According to AfterDawn.com:

The idea of a subscription licensing fee is hardly new. The Electronic Frontier Foundation made a very public presentation of a similar plan in 2004. What may be new is the recording industry’s willingness to listen. With the major labels’ lawsuit-driven strategy failing to either resuscitate the nearly dead CD industry [sic]. The legal download market hasn’t been able to make up for lost CD sales due to a consumer preference for singles rather than complete albums.

I smell buggy-whip maker here in this argument. I see no more reason to save a “CD industry” than I do an “8-track industry.” The music industry should see itself as selling music, not records, tapes, or CDs. Not only does this proposal presume we’re all criminals, the supposed compensation process to the artists would be no more workable than that of the rapacious RIAA. The RIAA and the member recording companies can’t even make that hand-off properly.
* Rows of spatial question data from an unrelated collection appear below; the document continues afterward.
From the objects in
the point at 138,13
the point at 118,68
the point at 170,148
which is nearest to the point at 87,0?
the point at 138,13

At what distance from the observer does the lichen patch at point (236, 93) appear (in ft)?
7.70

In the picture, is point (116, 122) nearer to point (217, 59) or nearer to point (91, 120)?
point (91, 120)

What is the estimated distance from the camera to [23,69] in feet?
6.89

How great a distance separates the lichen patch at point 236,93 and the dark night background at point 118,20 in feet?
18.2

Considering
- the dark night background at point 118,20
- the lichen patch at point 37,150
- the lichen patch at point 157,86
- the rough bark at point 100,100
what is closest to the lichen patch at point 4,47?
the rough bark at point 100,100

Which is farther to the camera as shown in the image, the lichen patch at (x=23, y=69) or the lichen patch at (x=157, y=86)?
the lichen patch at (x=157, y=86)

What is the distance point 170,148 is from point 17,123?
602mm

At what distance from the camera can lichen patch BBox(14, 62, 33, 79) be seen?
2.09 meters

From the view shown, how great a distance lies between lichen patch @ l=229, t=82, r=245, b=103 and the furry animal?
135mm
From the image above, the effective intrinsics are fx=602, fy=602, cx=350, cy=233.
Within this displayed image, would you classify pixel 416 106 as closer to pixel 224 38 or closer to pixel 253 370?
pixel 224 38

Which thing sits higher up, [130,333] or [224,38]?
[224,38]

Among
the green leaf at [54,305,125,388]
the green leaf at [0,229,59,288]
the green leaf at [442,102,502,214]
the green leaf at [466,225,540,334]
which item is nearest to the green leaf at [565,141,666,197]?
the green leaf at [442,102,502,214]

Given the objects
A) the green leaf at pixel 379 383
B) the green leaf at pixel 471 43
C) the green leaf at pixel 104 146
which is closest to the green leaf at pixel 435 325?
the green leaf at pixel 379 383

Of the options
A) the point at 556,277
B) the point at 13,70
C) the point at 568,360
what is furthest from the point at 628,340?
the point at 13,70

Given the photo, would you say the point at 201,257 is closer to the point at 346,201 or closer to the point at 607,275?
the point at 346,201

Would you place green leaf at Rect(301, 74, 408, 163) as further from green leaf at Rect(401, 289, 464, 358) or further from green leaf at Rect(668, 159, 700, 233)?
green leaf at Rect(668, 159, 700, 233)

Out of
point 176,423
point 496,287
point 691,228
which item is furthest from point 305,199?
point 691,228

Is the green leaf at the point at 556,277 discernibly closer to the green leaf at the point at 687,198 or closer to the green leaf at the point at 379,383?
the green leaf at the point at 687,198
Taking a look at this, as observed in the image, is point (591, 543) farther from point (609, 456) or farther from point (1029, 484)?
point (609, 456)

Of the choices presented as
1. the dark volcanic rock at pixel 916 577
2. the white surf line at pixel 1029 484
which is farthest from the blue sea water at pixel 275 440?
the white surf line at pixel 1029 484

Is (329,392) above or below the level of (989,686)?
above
Digital forms are intrinsically easy to copy and move. In hindsight, records, tapes, and to some extent CDs had the “copyright advantage” of not being very transferable in the way digital files are. It took considerable effort to make and distribute copies. Indeed, it is the distribution of copies that violates copyright, according to recent a court case, not the copying itself.

Remember when teachers realized hall passes could be easily forged? They went low-tech and used obnoxious wooden knick-knacks with their names engraved on them (given to them by well-meaning relatives with absolutely no sense of taste) as proof a kid had permission to roam the halls. I’d rather see music attached to a 21st-century block of wood than to turn due process on its head just to save an industry that can’t seem to make a dime without essentially punishing its customers.